→ **What the exercise asks**: Format the records from the line containing "Is the large" through the end of the records as a Markdown table with the columns Row and Line. Give each nonblank line its own row, with its row number under Row and its text under Line.

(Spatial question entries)
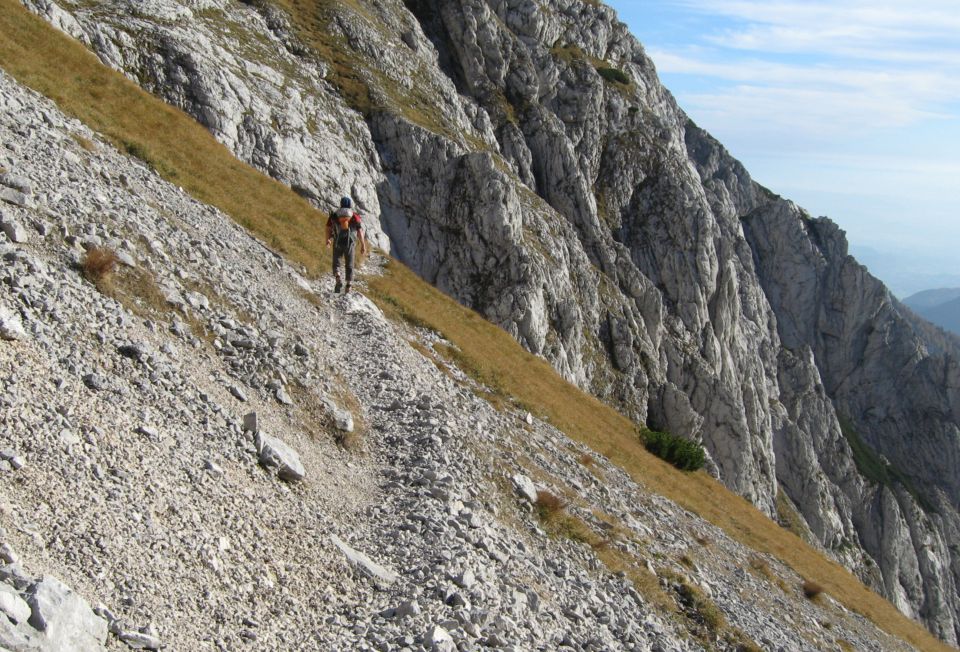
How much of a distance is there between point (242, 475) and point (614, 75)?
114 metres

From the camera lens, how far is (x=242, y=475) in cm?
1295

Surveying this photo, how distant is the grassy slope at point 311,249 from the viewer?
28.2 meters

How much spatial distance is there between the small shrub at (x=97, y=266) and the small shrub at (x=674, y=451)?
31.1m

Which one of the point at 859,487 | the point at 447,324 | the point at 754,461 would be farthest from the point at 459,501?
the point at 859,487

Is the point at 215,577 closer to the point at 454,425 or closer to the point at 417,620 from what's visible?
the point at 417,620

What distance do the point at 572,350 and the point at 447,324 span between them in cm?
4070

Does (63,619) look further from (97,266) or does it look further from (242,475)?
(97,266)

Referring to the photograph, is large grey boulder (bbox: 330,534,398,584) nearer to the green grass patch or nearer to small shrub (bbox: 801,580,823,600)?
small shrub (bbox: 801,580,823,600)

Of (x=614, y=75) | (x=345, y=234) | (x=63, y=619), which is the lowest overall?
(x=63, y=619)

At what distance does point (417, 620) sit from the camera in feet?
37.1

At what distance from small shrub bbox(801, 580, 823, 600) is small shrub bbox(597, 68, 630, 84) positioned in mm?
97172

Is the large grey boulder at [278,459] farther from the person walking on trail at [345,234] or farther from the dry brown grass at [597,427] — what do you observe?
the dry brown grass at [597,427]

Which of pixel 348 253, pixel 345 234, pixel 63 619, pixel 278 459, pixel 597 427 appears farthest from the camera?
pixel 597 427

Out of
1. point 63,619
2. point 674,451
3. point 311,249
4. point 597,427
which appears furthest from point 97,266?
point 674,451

→ **Response to the task**:
| Row | Line |
|---|---|
| 1 | Is the large grey boulder at [278,459] farther from the person walking on trail at [345,234] or farther from the dry brown grass at [597,427] — what do you observe? |
| 2 | the dry brown grass at [597,427] |
| 3 | Which of pixel 348 253, pixel 345 234, pixel 63 619, pixel 278 459, pixel 597 427 appears farthest from the camera? |
| 4 | pixel 597 427 |
| 5 | Out of |
| 6 | 1. point 63,619 |
| 7 | 2. point 674,451 |
| 8 | 3. point 311,249 |
| 9 | 4. point 597,427 |
| 10 | which appears furthest from point 97,266? |
| 11 | point 674,451 |